Lakes: BBMP must act on IISc findings

The number of lakes in Bengaluru has fallen from 262 in 1960 to 81 today. What is more, many lakes have shrunk or become stagnant sewers.

An Indian Institute of Science (IISc) study on Bengaluru’s lakes lays bare the wrong-headed approach of the Bruhat Bengaluru Mahanagara Palike (BBMP) to revive the city’s lakes. The Karnataka capital was once famous for the numerous lakes that dotted its landscape. But many of these have vanished — the number of lakes in Bengaluru has fallen from 262 in 1960 to 81 today. What is more, many lakes have shrunk or become stagnant sewers.

Just 34 lakes in the city are living water bodies. Under strong public criticism, BBMP has undertaken the restoration of the lakes. However, this has been a futile effort. The IISc study blames BBMP’s unscientific approach for this state of affairs. A scientific evaluation of the lake and a need assessment was not done, it points out. Not surprisingly then, water quality in most lakes is extremely poor. Of the 45 lakes restored by the BBMP over the last decade, 87% of lakes were found to be of poor and very poor water quality. This was because the removal of silt, which is necessary for shoreline stabilisation, was only partially done. Dumping of solid waste, the inflow of untreated sewage and toxic chemicals continues unabated as does encroachment of lakes.

It is evident from the rather superficial manner in which BBMP has handled lake restoration that it is not committed to breathing life into Bengaluru’s water bodies. Rather, it seems preoccupied with spending the funds allocated for the task. It has focused on the beautification of lakes and their surroundings rather than reviving them. Thus, it has laid out gardens and walking paths around several of the lakes. In a city starved of jogging paths and lung space, such initiatives are welcome.

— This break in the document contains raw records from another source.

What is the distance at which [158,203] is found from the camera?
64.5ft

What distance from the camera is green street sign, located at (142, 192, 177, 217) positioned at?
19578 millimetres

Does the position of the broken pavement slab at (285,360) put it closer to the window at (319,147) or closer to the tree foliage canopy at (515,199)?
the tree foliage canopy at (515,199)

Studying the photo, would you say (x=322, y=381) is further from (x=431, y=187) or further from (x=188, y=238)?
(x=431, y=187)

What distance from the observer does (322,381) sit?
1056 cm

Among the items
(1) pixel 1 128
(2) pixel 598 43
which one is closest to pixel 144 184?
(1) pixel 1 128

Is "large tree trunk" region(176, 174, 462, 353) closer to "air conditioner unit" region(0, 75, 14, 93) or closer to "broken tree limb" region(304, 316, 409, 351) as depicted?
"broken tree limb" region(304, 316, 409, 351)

What is problematic is that the BBMP’s work on lakes seems to have ended there. The problems underlying the dying water bodies cannot be addressed by superficial and cosmetic makeovers. The reasons for their transformation into toxic water pits need to be identified and addressed first. Unless the BBMP takes robust action to halt sewage inflow into lakes and dumping of construction and other debris, the shrinking of Bengaluru’s lakes numerically and in area, cannot be halted. Beautification can and must follow but only after the disease is cured.

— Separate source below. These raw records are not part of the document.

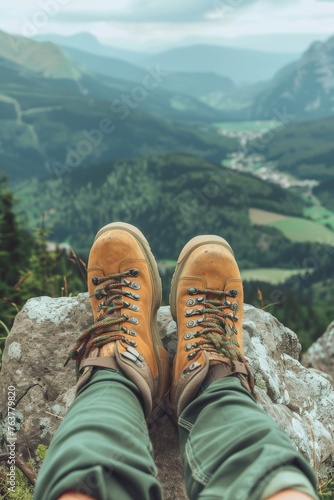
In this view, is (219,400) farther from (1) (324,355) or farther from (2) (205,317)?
(1) (324,355)

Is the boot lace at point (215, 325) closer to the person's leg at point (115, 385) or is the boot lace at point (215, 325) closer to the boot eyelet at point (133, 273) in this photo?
the person's leg at point (115, 385)

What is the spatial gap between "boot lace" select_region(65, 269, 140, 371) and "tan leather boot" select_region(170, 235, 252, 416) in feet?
1.33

The IISc study provides useful insights into BBMP’s superficial approach to cleaning water bodies. The civic body must act on the study’s findings and recommendations. It needs to involve experts in lake rejuvenation in the process and listen and act on their advice. The restoration process needs to be transparent. The BBMP must rope in residents’ welfare associations and eminent persons to monitor the process and the subsequent maintenance of lakes.